Task list
a) In the text on the SSH addon and LXC below, rewrite the paragraph beginning "On the SSH addon vs. LXC" as a short bulleted list that keeps its main facts.
b) Extend the text on the SSH addon and LXC below, picking up after its final sentence.

Text extract

On the SSH addon vs. LXC — the SSH addon gives you a shell inside HAOS, but HAOS is a closed OS. You cannot install Python packages, libmysqlclient, or sqlite3-to-mysql there. The LXC is a standard Debian environment on the same Proxmox host where you can install anything freely — and critically, it sits on the same virtual bridge (vmbr0) as the HAOS VM, which is why throughput is ~2300 rows/sec instead of ~165 rows/sec over the physical LAN. It is a temporary container — deleted once the migration is done.

You absolute can install things and run sqlite3-to-mysql

apk add pipx
pipx run sqlite3-to-mysql ...

You can also just create a temporary debian docker container if you’re so inclined. See some tips/tricks here. I just feel like adding LXC into the mix here restricts the target audience and makes this more complicated than needed.

Supplied data
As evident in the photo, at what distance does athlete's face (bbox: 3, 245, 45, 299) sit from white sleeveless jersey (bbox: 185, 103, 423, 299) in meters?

Answers to each task
a)
- The SSH addon gives a shell inside HAOS, but HAOS is a closed OS.
- Python packages, libmysqlclient and sqlite3-to-mysql cannot be installed there.
- The LXC is a standard Debian environment on the same Proxmox host, where anything can be installed.
- The LXC shares the virtual bridge (vmbr0) with the HAOS VM, giving about 2300 rows/sec instead of about 165 rows/sec over the physical LAN.
- The container is temporary and is deleted once the migration is done.

b)
You are absolutely right, and thank you for the correction — I was not aware that apk was available in the SSH addon environment. This simplifies the procedure significantly and removes the need for a temporary LXC entirely.

For the record, the reason I ended up with a LXC was that I hit the ~165 rows/sec throughput bottleneck when running sqlite3mysql from a Windows PC over the physical LAN. The LXC on the same Proxmox host solved that by using the virtual bridge instead. But running directly from the SSH addon achieves the same result — same host, same vmbr0 bridge — so the throughput argument for the LXC disappears too.

I’ll update the post to reflect this simpler approach. Thanks for the tips/tricks link as well — very useful.